### Page text
....

Alexander Wright

No. 81, 89
- Positions: Wide receiver, kick returner

Personal information
- Born: July 19, 1967 (age 59) Albany, Georgia, U.S.
- Listed height: 6 ft 0 in (1.83 m)
- Listed weight: 195 lb (88 kg)

Career information
- High school: Albany
- College: Auburn
- NFL draft: 1990: 2nd round, 26th overall pick

Career history
- Dallas Cowboys (1990–1992); Los Angeles Raiders (1992–1994); St. Louis Rams (1995–1996);

Career NFL statistics
- Receptions: 101
- Receiving yards: 1,597
- Receiving touchdowns: 10
- Return yards: 1,681
- Return touchdowns: 2
- Stats at Pro Football Reference

= Alexander Wright (American football) =

American football player (born 1967)

Alexander Wright (born July 19, 1967) is an American former professional football player who was a wide receiver in the National Football League (NFL) for the Dallas Cowboys, Los Angeles Raiders and St. Louis Rams. He was a two-time winner of the NFL's "Fastest Man" competition. He played college football at Auburn University.

....

### Given information
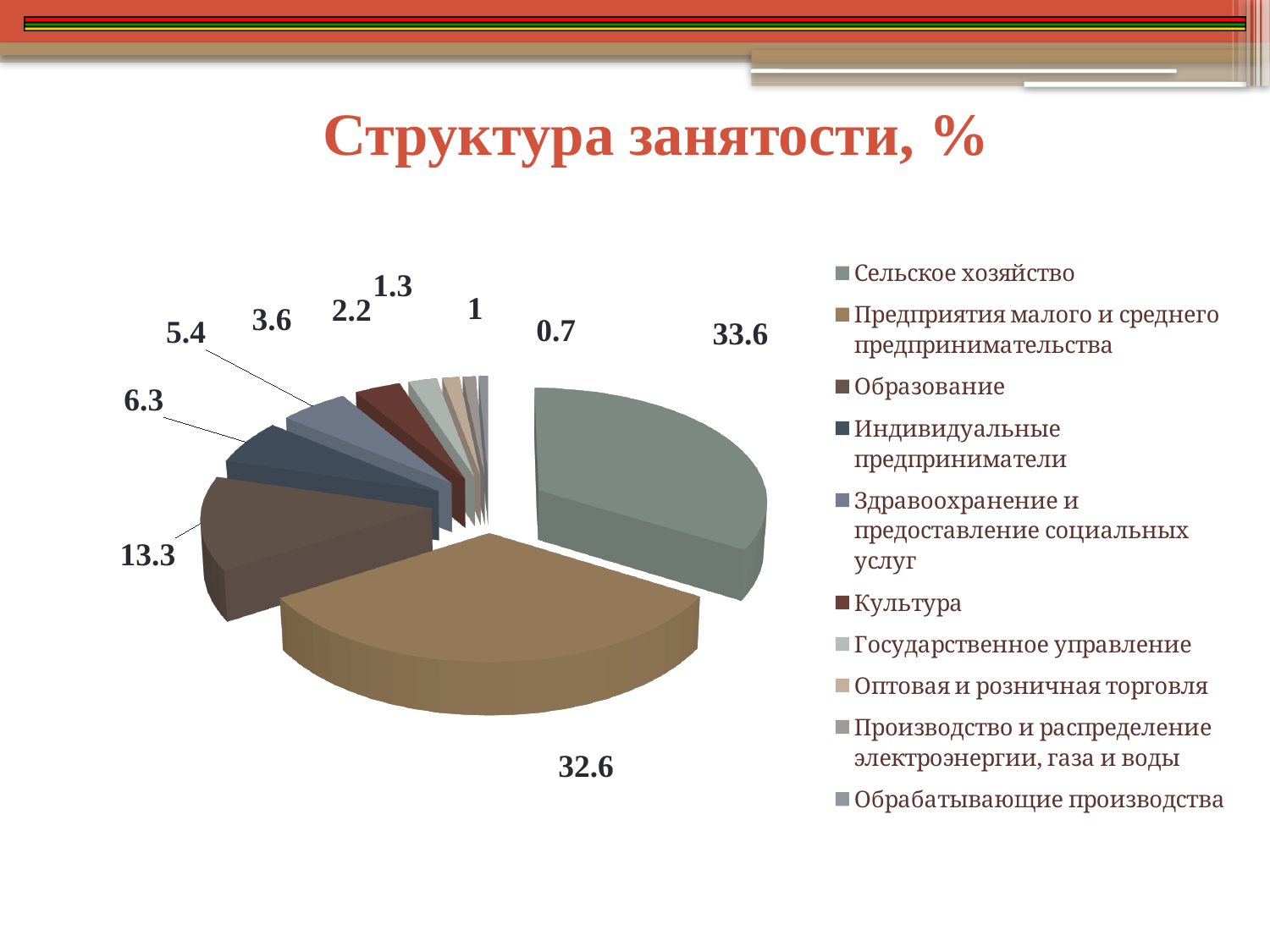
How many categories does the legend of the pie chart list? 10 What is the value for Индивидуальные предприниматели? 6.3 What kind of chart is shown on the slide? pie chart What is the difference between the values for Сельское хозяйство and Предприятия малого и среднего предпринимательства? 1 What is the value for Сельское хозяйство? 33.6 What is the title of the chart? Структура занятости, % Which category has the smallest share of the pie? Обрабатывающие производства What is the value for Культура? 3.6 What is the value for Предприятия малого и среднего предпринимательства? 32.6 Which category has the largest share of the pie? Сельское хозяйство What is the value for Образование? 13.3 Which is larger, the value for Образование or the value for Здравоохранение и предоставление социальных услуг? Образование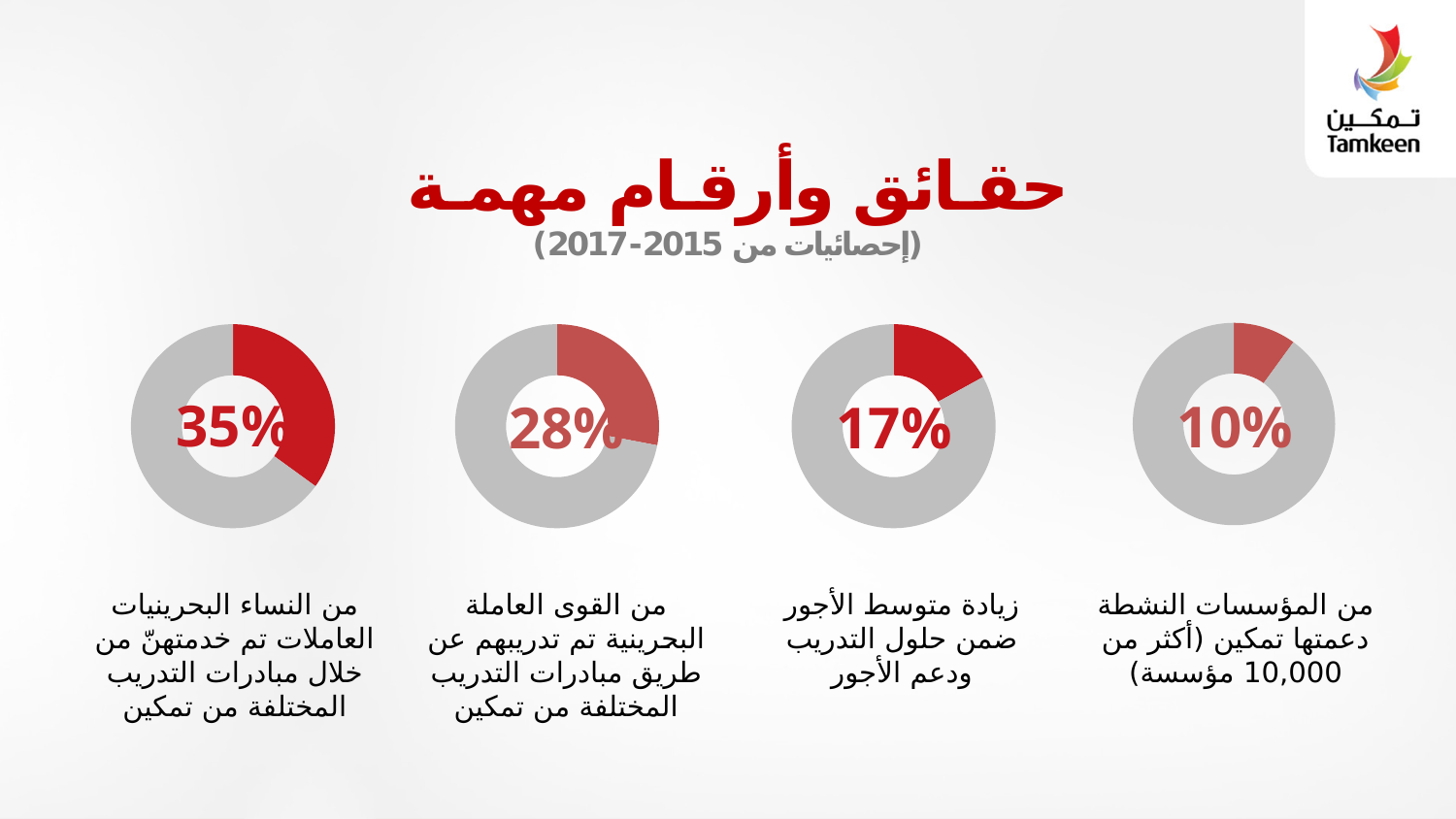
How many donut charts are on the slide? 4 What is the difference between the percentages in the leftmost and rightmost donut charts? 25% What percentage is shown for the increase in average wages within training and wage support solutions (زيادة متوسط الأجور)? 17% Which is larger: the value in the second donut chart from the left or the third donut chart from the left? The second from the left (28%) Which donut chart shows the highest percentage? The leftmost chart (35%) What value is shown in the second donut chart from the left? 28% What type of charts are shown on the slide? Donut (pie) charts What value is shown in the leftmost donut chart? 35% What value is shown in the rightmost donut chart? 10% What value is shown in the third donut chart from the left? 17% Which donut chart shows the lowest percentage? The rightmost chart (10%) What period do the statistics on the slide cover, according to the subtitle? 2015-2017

....

### Set of tasks
(A) Using the page text about Alexander Wright, answer each question briefly:
(i) At which college did he play football?
(ii) In what round and at what overall pick was he taken in the NFL draft?
(iii) How many times did he win the NFL's "Fastest Man" competition?
(B) Decide whether each statement agrees with the page text about Alexander Wright. Answer yes or no, and quote the words from the text that decide it.
(i) He was born in Albany, Georgia.
(ii) He played for the St. Louis Rams before he played for the Dallas Cowboys.
(iii) He scored more return touchdowns than receiving touchdowns.

### Outputs in order
(A)
(i) Auburn University
(ii) 2nd round, 26th overall pick
(iii) Two times

(B)
(i) Yes: "Born: July 19, 1967 (age 59) Albany, Georgia, U.S."
(ii) No: "Dallas Cowboys (1990–1992); Los Angeles Raiders (1992–1994); St. Louis Rams (1995–1996);"
(iii) No: "Receiving touchdowns: 10" and "Return touchdowns: 2"